Records of spatial relationships:
>>>>

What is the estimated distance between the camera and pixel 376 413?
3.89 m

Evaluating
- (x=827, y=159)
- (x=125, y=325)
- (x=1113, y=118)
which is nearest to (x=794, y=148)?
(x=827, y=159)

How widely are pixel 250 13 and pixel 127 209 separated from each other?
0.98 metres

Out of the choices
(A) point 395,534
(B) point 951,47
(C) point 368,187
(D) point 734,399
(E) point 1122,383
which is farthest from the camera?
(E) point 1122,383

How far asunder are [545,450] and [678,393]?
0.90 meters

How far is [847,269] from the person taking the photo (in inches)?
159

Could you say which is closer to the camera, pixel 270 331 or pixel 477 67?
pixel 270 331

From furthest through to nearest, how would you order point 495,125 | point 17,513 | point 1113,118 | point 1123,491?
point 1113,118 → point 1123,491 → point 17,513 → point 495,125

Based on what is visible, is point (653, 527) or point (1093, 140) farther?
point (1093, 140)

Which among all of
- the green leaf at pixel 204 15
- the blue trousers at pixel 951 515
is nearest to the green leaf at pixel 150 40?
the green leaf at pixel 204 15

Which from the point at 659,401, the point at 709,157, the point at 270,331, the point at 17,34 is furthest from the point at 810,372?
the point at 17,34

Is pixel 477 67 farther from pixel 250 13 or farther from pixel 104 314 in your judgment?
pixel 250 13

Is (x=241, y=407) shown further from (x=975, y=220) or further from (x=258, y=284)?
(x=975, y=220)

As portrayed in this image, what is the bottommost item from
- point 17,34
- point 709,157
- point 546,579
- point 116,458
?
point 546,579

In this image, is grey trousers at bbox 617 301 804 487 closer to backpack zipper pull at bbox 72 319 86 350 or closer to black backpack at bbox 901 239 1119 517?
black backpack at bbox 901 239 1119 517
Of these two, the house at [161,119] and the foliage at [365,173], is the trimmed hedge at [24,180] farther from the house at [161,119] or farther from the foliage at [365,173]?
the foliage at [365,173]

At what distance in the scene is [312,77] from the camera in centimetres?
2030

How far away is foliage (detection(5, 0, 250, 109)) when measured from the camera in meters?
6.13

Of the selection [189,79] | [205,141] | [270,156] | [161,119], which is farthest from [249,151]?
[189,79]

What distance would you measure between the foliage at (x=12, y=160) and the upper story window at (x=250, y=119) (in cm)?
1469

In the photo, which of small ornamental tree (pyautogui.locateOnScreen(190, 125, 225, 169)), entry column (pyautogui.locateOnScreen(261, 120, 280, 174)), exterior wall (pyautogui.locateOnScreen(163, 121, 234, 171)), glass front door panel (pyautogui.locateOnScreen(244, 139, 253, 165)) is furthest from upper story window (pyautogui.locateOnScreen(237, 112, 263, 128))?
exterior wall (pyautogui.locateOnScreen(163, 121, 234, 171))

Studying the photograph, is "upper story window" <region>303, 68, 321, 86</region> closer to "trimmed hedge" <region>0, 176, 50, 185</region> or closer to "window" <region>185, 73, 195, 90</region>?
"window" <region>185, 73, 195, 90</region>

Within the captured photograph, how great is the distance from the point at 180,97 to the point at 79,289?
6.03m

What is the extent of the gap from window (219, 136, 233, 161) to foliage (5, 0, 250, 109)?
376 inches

<<<<

Problem details: Reproduce all of the data above verbatim, line for line.

Solution to this exercise:
What is the estimated distance between the camera and pixel 376 413?
3.89 m

Evaluating
- (x=827, y=159)
- (x=125, y=325)
- (x=1113, y=118)
which is nearest to (x=794, y=148)?
(x=827, y=159)

How widely are pixel 250 13 and pixel 127 209 separated from each other?
0.98 metres

Out of the choices
(A) point 395,534
(B) point 951,47
(C) point 368,187
(D) point 734,399
(E) point 1122,383
which is farthest from the camera?
(E) point 1122,383

How far asunder are [545,450] and [678,393]?
0.90 meters

How far is [847,269] from the person taking the photo (in inches)?
159

Could you say which is closer to the camera, pixel 270 331 or pixel 477 67?
pixel 270 331

From furthest through to nearest, how would you order point 495,125 | point 17,513 | point 1113,118 | point 1123,491?
point 1113,118 → point 1123,491 → point 17,513 → point 495,125

Based on what is visible, is point (653, 527) or point (1093, 140) farther?
point (1093, 140)

Which among all of
- the green leaf at pixel 204 15
- the blue trousers at pixel 951 515
is nearest to the green leaf at pixel 150 40?
the green leaf at pixel 204 15

Which from the point at 659,401, the point at 709,157, the point at 270,331, the point at 17,34 is furthest from the point at 810,372?
the point at 17,34

Is pixel 477 67 farther from pixel 250 13 or farther from pixel 104 314 in your judgment?
pixel 250 13

Is (x=241, y=407) shown further from (x=975, y=220) or further from (x=258, y=284)?
(x=975, y=220)

As portrayed in this image, what is the bottommost item from
- point 17,34
- point 709,157
- point 546,579
- point 116,458
?
point 546,579

In this image, is grey trousers at bbox 617 301 804 487 closer to backpack zipper pull at bbox 72 319 86 350 or closer to black backpack at bbox 901 239 1119 517?
black backpack at bbox 901 239 1119 517
Of these two, the house at [161,119] and the foliage at [365,173], is the trimmed hedge at [24,180] farther from the house at [161,119] or farther from the foliage at [365,173]?
the foliage at [365,173]

At what distance in the scene is [312,77] from the camera in centimetres?
2030

How far away is foliage (detection(5, 0, 250, 109)) when measured from the camera in meters?
6.13

Of the selection [189,79] | [205,141] | [270,156] | [161,119], which is farthest from [249,151]?
[189,79]

What distance would you measure between the foliage at (x=12, y=160) and the upper story window at (x=250, y=119) (in cm)?
1469

In the photo, which of small ornamental tree (pyautogui.locateOnScreen(190, 125, 225, 169)), entry column (pyautogui.locateOnScreen(261, 120, 280, 174)), exterior wall (pyautogui.locateOnScreen(163, 121, 234, 171)), glass front door panel (pyautogui.locateOnScreen(244, 139, 253, 165)) is furthest from upper story window (pyautogui.locateOnScreen(237, 112, 263, 128))?
exterior wall (pyautogui.locateOnScreen(163, 121, 234, 171))

Studying the photograph, is "upper story window" <region>303, 68, 321, 86</region> closer to "trimmed hedge" <region>0, 176, 50, 185</region> or closer to "window" <region>185, 73, 195, 90</region>?
"window" <region>185, 73, 195, 90</region>

Within the captured photograph, how great is the distance from the point at 180,97 to the point at 79,289?
6.03m

What is the extent of the gap from window (219, 136, 233, 161) to foliage (5, 0, 250, 109)?
376 inches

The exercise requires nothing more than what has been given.